Dr. Lance W. Brunner

(KNFP-06)
Director of Graduate Studies and Associate Professor, School of Music
Lexington, Kentucky
United States

Focus Areas

Education
Arts & Humanities

Biography

Lance Brunner brings an unusual perspective to his musical scholarship and teaching. A graduate of Brown University, he earned his MA and PhD degrees (1973; 1977) at the University of North Carolina at Chapel Hill. He also studied in Germany at the University of Erlangen with the renowned chant scholar Bruno Staeblein. Brunner's scholarly work has focused on medieval chant and music since 1900, publishing numerous articles and reviews on these subjects; his edition and study of early medieval chant from Northern Italy was published in 1999 by A-R Editions. He has won numerous awards and fellowships, including the Elliott Prize from the American Medieval Academy and the Notes Prize from the Music Library Association, as well as awards from the National Endowment for the Humanities, American Council of Learned Societies, American Philosophical Society, and the German Academic Exchange Service. His career path, however, has led him to pursuits outside of music history.

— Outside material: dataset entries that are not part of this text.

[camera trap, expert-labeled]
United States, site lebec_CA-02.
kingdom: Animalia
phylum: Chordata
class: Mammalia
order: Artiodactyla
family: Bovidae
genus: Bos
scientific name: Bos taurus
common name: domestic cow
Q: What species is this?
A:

He held a Kellogg National Fellowship from 1985-1988, a leadership program that allowed him to research the role of music in human health and healing, as well as to study leadership in a wide variety of social and political contexts. He helped the University of Kentucky win a $1.2 million grant to foster leadership in the Appalachian counties of Eastern Kentucky, and was the founding Director of the Commonwealth Fellowship Program from 1990-1996. He was also adjunct professor of psychiatry at the University of Louisville (1990-93) and helped establish the Center for the Study of Music and Medicine. He is a founding member of the UK's Emerging Leader Institute (1989-) and has taught a seminar on creativity and business for MBAs at UK. He is also a certified meditation instructor who teachers in UK's Wellness Program. He conducts workshops in North America and Europe on vocal improvisation and creativity. This broad range of interests, combined with his training and experience as a musicologist, make him an unusual and popular teacher. He currently serves as Director of Graduate Studies at the School of Music.